What is the irony of the trite dialogue and casual tone of "The Lottery"?
By the time you have finished this terrifying and scary story, we realise as readers how we have been deceived and manipulated by the author. From the very beginning of this excellent modern Gothic classic, we are led to believe that we are being presented with a normal village fete scene and normal villagers, whilst all the time something much more sinister lurks beneath the innocent demeanour of the characters. An excellent example of how we are deceived can be found in the way that Tessie Hutchinson is introduced. As the villagers gather for the lottery, the nature of which we are unsure of, Tessie Hutchinson arrives late, and her arrival is described in the following way:
She tapped Mrs. Delacroix on the arm as a farewell and began to make her way through the crowd. The people separated good-humouredly to let her through; two or three people said, in voices just loud enough to be heard across the crowd, "Here comes your Missis, Hutchinson," and "Bill, she made it after all." Mrs. Hutchinson reached her husband, and Mr. Summers, who had been waiting, said cheerfully, "Thought we wre going to have to get on without you, Tessie." Mrs. Hutchinson said, grinning, "Wouldn't have me leave m'dishes in the sink, now, would you Joe?," and soft laughter ran through the crowd as the people stirred back into position after Mrs. Hutchinson's arrival.
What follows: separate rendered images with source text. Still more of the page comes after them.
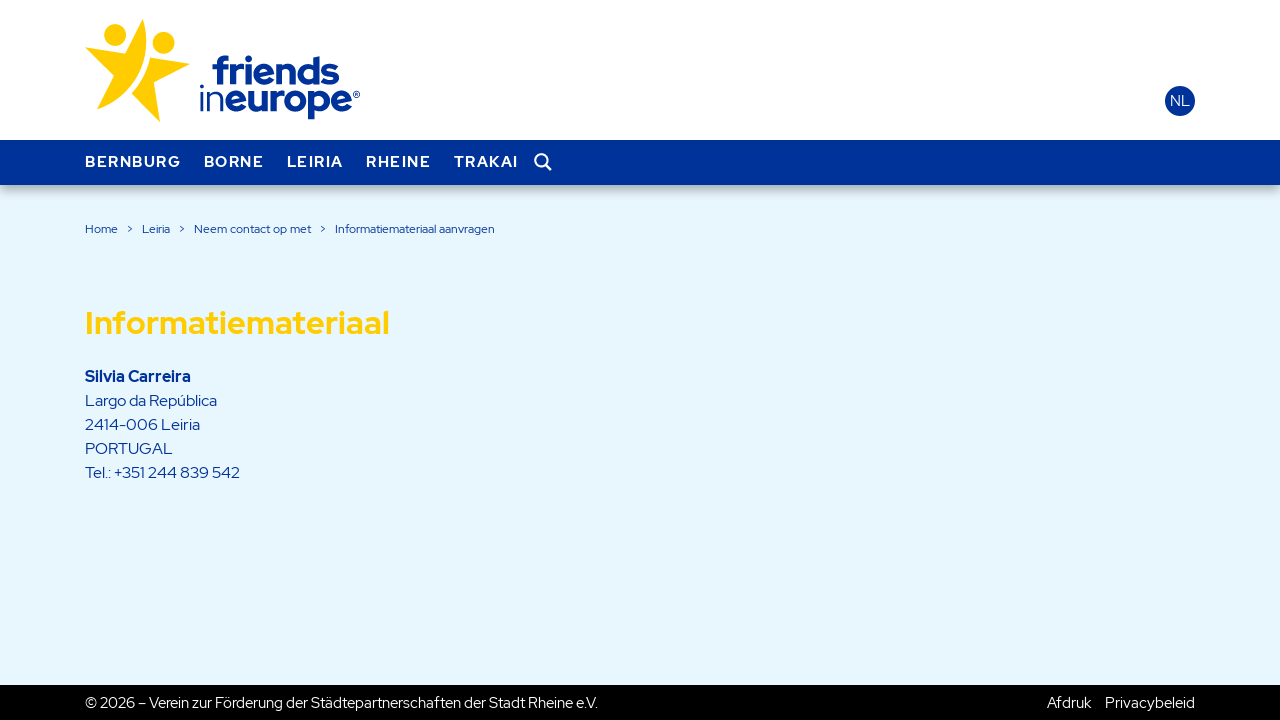

--- FILE ---
content_type: image/svg+xml
request_url: https://friendsineurope.com/nl-borne/wp-content/themes/friendsineurope_main/library/img/site_head_logo.svg
body_size: 5882
content:
<svg xmlns="http://www.w3.org/2000/svg" width="284.6" height="106.7" xml:space="preserve"><path d="M19.9 16.8C19.8 10.5 24.8 5.4 31 5.3s11.4 4.9 11.5 11.1c.1 6.2-4.9 11.4-11.1 11.5C25.2 28 20 23 19.9 16.8zM81.5 36c6.2-.1 11.2-5.3 11.1-11.5s-5.3-11.2-11.5-11.1c-6.2.1-11.2 5.3-11.1 11.5S75.2 36.1 81.5 36zM63.4 21.9C63.3 14.3 62 7 59.7 0L41.6 35.9 0 29.3l30 29.6-17.6 34.7c11.3-3.7 21.7-10.1 30.2-19 13.8-14.2 21.1-32.9 20.8-52.7zm45.4 24.6L67.4 40c-3 14.1-9.8 26.9-19.2 37.2l29.4 29.6-6.4-41.2 37.6-19.1z" fill="#fc0"/><path d="M132 46.8h4.6v-1.3c0-2.5.7-4.4 2.2-5.7 1.5-1.3 3.6-2 6.3-2 .6 0 1.2 0 1.8.1.6.1 1.2.2 1.6.3v5.3c-.5-.1-.9-.2-1.3-.2s-.8-.1-1.2-.1c-1 0-1.7.2-2.2.6-.5.4-.8 1-.8 1.8v1.2h5.5v5.4H143v15.7h-6.4V52.1H132v-5.3zm18.1 21v-21h6.4v2.1c.7-.8 1.5-1.5 2.4-1.9.9-.5 2-.7 3.1-.7.6 0 1.1.1 1.5.1.4.1.7.2 1 .4v5.6c-.4-.2-.9-.3-1.4-.5-.5-.1-1.1-.2-1.6-.2-1 0-1.9.2-2.8.7-.9.5-1.6 1.1-2.1 1.9v13.4h-6.5zm19.2-23c-1 0-1.8-.3-2.5-1s-1-1.5-1-2.5.3-1.8 1-2.5 1.5-1 2.5-1 1.8.3 2.5 1 1 1.5 1 2.5-.3 1.8-1 2.5-1.5 1-2.5 1zm3.2 2v21h-6.4v-21h6.4zM196 62.9c-1.1 1.4-2.2 2.4-3.5 3.2-1.3.8-2.7 1.4-4.5 1.7-1.6.3-3.1.4-4.6.1-1.5-.3-2.8-.8-4-1.5-1.2-.7-2.2-1.7-3.1-2.9-.9-1.2-1.5-2.5-1.8-4-.3-1.5-.3-2.9-.1-4.4.3-1.4.8-2.7 1.6-3.9.8-1.2 1.7-2.2 2.9-3 1.2-.8 2.5-1.4 4-1.7 1.5-.3 3-.3 4.3 0 1.4.3 2.7.8 3.8 1.6 1.1.8 2.1 1.8 2.9 3.1.8 1.3 1.4 2.7 1.7 4.3l.3 1.6-14.7 3.1c.6.9 1.4 1.5 2.4 1.9 1 .4 2.1.5 3.3.3.9-.2 1.6-.5 2.2-.9.6-.4 1.2-.9 1.5-1.5l5.4 2.9zm-12-11.1c-1 .2-1.9.7-2.5 1.4-.6.7-1 1.6-1.1 2.8l8.6-1.8c-.5-.9-1.3-1.6-2.2-2-.8-.6-1.8-.7-2.8-.4zm13.8 16v-21h6.4v1.4c.8-.6 1.6-1 2.6-1.4 1-.3 2-.5 3-.5 2.5 0 4.5.8 6 2.4 1.6 1.6 2.3 3.6 2.3 6.1v13h-6.4V55.7c0-1.1-.4-2.1-1.1-2.8-.7-.7-1.6-1.1-2.8-1.1-.8 0-1.6.1-2.2.4-.6.3-1.2.7-1.6 1.2v14.2h-6.2zm38.5 0v-1.6c-.8.6-1.7 1-2.7 1.4-1 .3-1.9.5-3 .5-1.5 0-2.9-.3-4.2-.8-1.3-.6-2.5-1.3-3.4-2.3-1-1-1.7-2.1-2.3-3.4-.6-1.3-.8-2.7-.8-4.2s.3-2.9.9-4.2c.6-1.3 1.3-2.5 2.3-3.4 1-1 2.1-1.7 3.5-2.3 1.3-.6 2.8-.8 4.3-.8 1 0 1.9.1 2.8.4.9.2 1.7.6 2.5 1V40l6.4-1.4v29.2h-6.3zm-10.1-10.6c0 1.5.5 2.8 1.6 3.8s2.4 1.5 3.9 1.5c.9 0 1.7-.1 2.5-.4.7-.3 1.4-.7 2-1.3v-7.4c-.6-.5-1.2-.9-2-1.2-.8-.3-1.6-.4-2.5-.4-1.6 0-2.9.5-3.9 1.5-1 1.2-1.6 2.4-1.6 3.9zm17.6 8.2 3.1-4.3c1.3.8 2.5 1.4 3.6 1.7 1.1.4 2.2.5 3.2.5 1.1 0 1.9-.2 2.5-.5.6-.3.9-.7.9-1.2 0-.4-.2-.7-.5-1-.3-.3-.9-.4-1.6-.5l-4.2-.6c-2.1-.3-3.7-1-4.8-2.1-1.1-1.1-1.7-2.5-1.7-4.2 0-2.1.8-3.8 2.4-5 1.6-1.2 3.8-1.8 6.6-1.8 1.5 0 3 .2 4.6.7 1.5.4 2.9 1.1 4.2 1.9l-3.1 4.1c-1.1-.7-2.2-1.1-3.3-1.5-1-.3-2.1-.5-3.1-.5-.8 0-1.5.1-2 .4-.5.3-.8.6-.8 1.1 0 .4.2.8.6 1 .4.3 1 .4 1.9.6l4.2.6c2.1.3 3.7 1 4.8 2 1.1 1.1 1.7 2.4 1.7 4.1 0 1-.2 1.9-.7 2.8-.5.9-1.1 1.6-2 2.3-.8.6-1.8 1.1-3 1.5-1.2.4-2.4.5-3.8.5-2 0-3.8-.2-5.5-.7s-3-1-4.2-1.9zM121 71.9c-.5 0-1-.2-1.4-.6-.4-.4-.6-.9-.6-1.4 0-.6.2-1 .6-1.4.4-.4.9-.6 1.4-.6.6 0 1 .2 1.4.6.4.4.6.9.6 1.4 0 .5-.2 1-.6 1.4-.4.4-.9.6-1.4.6zm1.4 3.8v19.9h-2.9V75.7h2.9zm3.9 19.9V75.7h2.9V78c.8-.9 1.7-1.6 2.7-2 1.1-.5 2.2-.7 3.5-.7 2.3 0 4.1.7 5.5 2.1 1.4 1.4 2.1 3.3 2.1 5.6v12.6h-2.9v-12c0-1.7-.5-3.1-1.5-4.2-1-1-2.4-1.6-4.1-1.6-1.2 0-2.3.3-3.2.8-.9.5-1.7 1.3-2.3 2.3v14.7h-2.7zm40.8-4.9c-1.1 1.4-2.2 2.4-3.5 3.2-1.3.8-2.7 1.4-4.5 1.7-1.6.3-3.1.4-4.6.1-1.5-.3-2.8-.8-4-1.5-1.2-.7-2.2-1.7-3.1-2.9-.9-1.2-1.5-2.5-1.8-4s-.3-2.9-.1-4.4c.3-1.4.8-2.7 1.6-3.9.8-1.2 1.7-2.2 2.9-3 1.2-.8 2.5-1.4 4-1.7 1.5-.3 3-.3 4.3 0 1.4.3 2.7.8 3.8 1.6 1.1.8 2.1 1.8 2.9 3.1.8 1.3 1.4 2.7 1.7 4.3l.3 1.6-14.7 3.1c.6.9 1.4 1.5 2.4 1.9 1 .4 2.1.5 3.3.3.9-.2 1.6-.5 2.2-.9.6-.4 1.2-.9 1.5-1.5l5.4 2.9zm-12-11.1c-1 .2-1.9.7-2.5 1.4-.6.7-1 1.6-1.1 2.8l8.6-1.8c-.5-.9-1.3-1.6-2.2-2-.8-.5-1.8-.6-2.8-.4zm20-5v12.1c0 1.1.4 2.1 1.1 2.8.7.7 1.6 1.1 2.8 1.1.8 0 1.6-.1 2.2-.4.6-.3 1.2-.7 1.6-1.2V74.6h6.4v21h-6.4v-1.4c-.8.6-1.6 1-2.6 1.4-1 .3-2 .5-3 .5-2.5 0-4.5-.8-6-2.4-1.6-1.6-2.3-3.6-2.3-6.1v-13h6.2zm16.9 21v-21h6.4v2.1c.7-.8 1.5-1.5 2.4-1.9.9-.5 2-.7 3.1-.7.6 0 1.1.1 1.5.1.4.1.7.2 1 .4v5.6c-.4-.2-.9-.3-1.4-.5-.5-.1-1.1-.2-1.6-.2-1 0-1.9.2-2.8.7-.9.5-1.6 1.1-2.1 1.9v13.4H192zm14.2-10.5c0-1.5.3-2.9.9-4.3.6-1.3 1.4-2.5 2.4-3.5s2.2-1.8 3.6-2.3c1.4-.6 2.9-.9 4.5-.9s3.1.3 4.5.9c1.4.6 2.6 1.3 3.6 2.3 1 1 1.8 2.1 2.4 3.5.6 1.3.9 2.8.9 4.3s-.3 2.9-.9 4.3c-.6 1.3-1.4 2.5-2.4 3.5s-2.2 1.7-3.6 2.3c-1.4.6-2.9.8-4.5.8s-3.1-.3-4.5-.8c-1.4-.6-2.6-1.3-3.6-2.3-1-1-1.8-2.1-2.4-3.5-.6-1.3-.9-2.8-.9-4.3zm11.4 5.4c1.4 0 2.6-.5 3.6-1.6 1-1 1.5-2.3 1.5-3.8s-.5-2.8-1.5-3.8-2.2-1.6-3.6-1.6-2.6.5-3.6 1.6c-1 1-1.5 2.3-1.5 3.8s.5 2.7 1.5 3.8c1 1 2.2 1.6 3.6 1.6zm13.3 13.5V74.6h6.4v1.6c.8-.6 1.7-1 2.7-1.4 1-.3 1.9-.5 3-.5 1.5 0 2.9.3 4.2.8 1.3.6 2.5 1.3 3.4 2.3 1 1 1.7 2.1 2.3 3.4.6 1.3.8 2.7.8 4.2s-.3 2.9-.9 4.2c-.6 1.3-1.3 2.5-2.3 3.4-1 1-2.1 1.7-3.5 2.3-1.3.6-2.8.8-4.3.8-1 0-1.9-.1-2.8-.4-.9-.2-1.7-.6-2.5-1v9.5h-6.5zm10.8-24.2c-.9 0-1.7.1-2.5.4-.7.3-1.4.7-2 1.3v7.4c.6.5 1.2.9 2 1.2.8.3 1.6.4 2.5.4 1.6 0 2.9-.5 3.9-1.5 1.1-1 1.6-2.3 1.6-3.8s-.5-2.8-1.6-3.8c-1-1.1-2.3-1.6-3.9-1.6zm34.6 10.9c-1.1 1.4-2.2 2.4-3.5 3.2-1.3.8-2.7 1.4-4.5 1.7-1.6.3-3.1.4-4.6.1-1.5-.3-2.8-.8-4-1.5-1.2-.7-2.2-1.7-3.1-2.9-.9-1.2-1.5-2.5-1.8-4-.3-1.5-.3-2.9-.1-4.4.3-1.4.8-2.7 1.6-3.9.8-1.2 1.7-2.2 2.9-3 1.2-.8 2.5-1.4 4-1.7 1.5-.3 3-.3 4.3 0 1.4.3 2.7.8 3.8 1.6 1.1.8 2.1 1.8 2.9 3.1.8 1.3 1.4 2.7 1.7 4.3l.3 1.6-14.7 3.1c.6.9 1.4 1.5 2.4 1.9 1 .4 2.1.5 3.3.3.9-.2 1.6-.5 2.2-.9.6-.4 1.2-.9 1.5-1.5l5.4 2.9zm-11.9-11.1c-1 .2-1.9.7-2.5 1.4-.6.7-1 1.6-1.1 2.8l8.6-1.8c-.5-.9-1.3-1.6-2.2-2-.9-.5-1.8-.6-2.8-.4zm16.6 2.2c-.5 0-1-.1-1.4-.3-.4-.2-.8-.4-1.1-.8-.3-.3-.6-.7-.8-1.2-.2-.4-.3-.9-.3-1.4s.1-1 .3-1.4c.2-.4.4-.8.8-1.2.3-.3.7-.6 1.1-.8.4-.2.9-.3 1.4-.3s1 .1 1.4.3c.4.2.8.4 1.1.8.3.3.6.7.8 1.2.2.4.3.9.3 1.4s-.1 1-.3 1.4c-.2.4-.4.8-.8 1.2-.3.3-.7.6-1.1.8-.4.2-.9.3-1.4.3zm0-.8c.8 0 1.5-.3 2-.8s.8-1.2.8-2.1-.3-1.5-.8-2.1c-.5-.5-1.2-.8-2-.8s-1.4.3-2 .8c-.5.5-.8 1.2-.8 2.1s.3 1.5.8 2.1c.5.6 1.2.8 2 .8zm-1.3-1.2v-3.3h1.5c.4 0 .6.1.8.3.2.2.3.5.3.8 0 .2-.1.4-.2.5-.1.2-.2.3-.4.4l.8 1.3h-.9l-.6-1.2h-.5v1.2h-.8zm1.4-2.7h-.5v.9h.5c.1 0 .3 0 .3-.1.1-.1.1-.2.1-.3s0-.3-.1-.3c-.1-.1-.2-.2-.3-.2z" fill="#039"/></svg>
Note the way that the inclusion of "soft laughter" and the way that the people separate in a "good humour" to let Tessie through, and the kind of witty joke that Tessie makes to Mr. Summers clearly makes us believe that this is a perfectly innocent village meeting. It is only at the end of the story that we realise the sinister purpose of this gathering, and the tragic role that Tessie herself will play in it. The dialogue and casual tone is one of the principal ways in which Jackson achieves this masterful act of deception.